For the continuation phase (when the metronome had stopped), we calculated the intervals between taps (inter-tap-interval, ITI, in ms) and its standard deviation (SD ITI in ms). We then de-trended the continuation taps by fitting a regression line to the ITIs over time, reporting the slope of this line and taking the residual variability from this line. In this way, we compensated for the fact that participants tend to speed up or slow down –. The slope of this line fit indicated the tempo drift.

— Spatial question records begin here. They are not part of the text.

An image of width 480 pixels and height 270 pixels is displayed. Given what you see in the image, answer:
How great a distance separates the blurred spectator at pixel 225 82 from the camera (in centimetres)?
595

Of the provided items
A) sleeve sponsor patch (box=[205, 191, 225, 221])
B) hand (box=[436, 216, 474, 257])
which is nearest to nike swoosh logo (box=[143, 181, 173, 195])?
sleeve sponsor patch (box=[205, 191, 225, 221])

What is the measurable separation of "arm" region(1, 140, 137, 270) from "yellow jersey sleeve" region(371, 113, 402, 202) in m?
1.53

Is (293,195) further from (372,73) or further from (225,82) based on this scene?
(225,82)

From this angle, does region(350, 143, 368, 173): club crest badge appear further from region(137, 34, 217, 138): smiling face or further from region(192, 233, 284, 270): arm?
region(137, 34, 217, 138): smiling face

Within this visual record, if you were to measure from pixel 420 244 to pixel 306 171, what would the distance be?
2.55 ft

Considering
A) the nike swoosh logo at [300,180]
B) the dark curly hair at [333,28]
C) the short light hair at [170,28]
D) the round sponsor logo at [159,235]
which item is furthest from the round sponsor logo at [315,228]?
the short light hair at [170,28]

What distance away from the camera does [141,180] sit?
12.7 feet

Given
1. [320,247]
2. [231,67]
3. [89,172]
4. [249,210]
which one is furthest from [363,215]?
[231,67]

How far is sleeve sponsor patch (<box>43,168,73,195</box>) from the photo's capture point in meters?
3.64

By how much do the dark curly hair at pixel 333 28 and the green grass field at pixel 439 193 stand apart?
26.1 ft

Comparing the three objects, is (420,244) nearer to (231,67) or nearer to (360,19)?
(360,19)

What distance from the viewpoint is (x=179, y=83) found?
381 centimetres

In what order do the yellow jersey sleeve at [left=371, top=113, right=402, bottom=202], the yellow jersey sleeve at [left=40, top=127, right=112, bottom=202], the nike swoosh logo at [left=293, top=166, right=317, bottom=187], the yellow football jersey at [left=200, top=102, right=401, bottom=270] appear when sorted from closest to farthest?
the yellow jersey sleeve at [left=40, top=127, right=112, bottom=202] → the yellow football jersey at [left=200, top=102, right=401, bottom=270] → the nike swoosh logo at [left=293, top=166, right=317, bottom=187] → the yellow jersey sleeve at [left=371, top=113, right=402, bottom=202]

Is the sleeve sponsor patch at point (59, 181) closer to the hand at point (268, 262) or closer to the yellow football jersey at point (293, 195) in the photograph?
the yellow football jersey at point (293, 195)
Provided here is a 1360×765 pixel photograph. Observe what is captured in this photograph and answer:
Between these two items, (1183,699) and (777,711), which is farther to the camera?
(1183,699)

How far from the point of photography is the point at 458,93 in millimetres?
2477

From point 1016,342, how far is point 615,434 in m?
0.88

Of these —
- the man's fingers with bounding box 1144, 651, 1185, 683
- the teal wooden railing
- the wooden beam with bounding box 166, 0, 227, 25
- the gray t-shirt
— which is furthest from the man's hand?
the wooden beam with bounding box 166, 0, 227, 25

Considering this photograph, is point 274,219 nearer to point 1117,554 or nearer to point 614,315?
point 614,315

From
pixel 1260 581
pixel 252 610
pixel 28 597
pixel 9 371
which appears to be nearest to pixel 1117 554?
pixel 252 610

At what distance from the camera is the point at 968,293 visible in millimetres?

In order to compare performance of the three groups, we performed between-participants ANOVAs. We tested for homogeneity of variance using Levene's Test, and report where it was significant. We report generalised effect sizes ηG2 . Follow-up comparisons were calculated using Tukey's HSD method.
The data collected within the framework of this study are made available freely online (http://dx.doi.org/10.6084/m9.figshare.878062).
We discarded 17.0% of all blocks because of catch trial errors, and a further 2.3% because of lack of threshold convergence. Four participants (2 pianists, 2 brass players) had no remaining blocks and were eliminated from further analyses. For the other participants, we calculated the average of the thresholds on the basis of the remaining 2.6 (SD 0.7) blocks.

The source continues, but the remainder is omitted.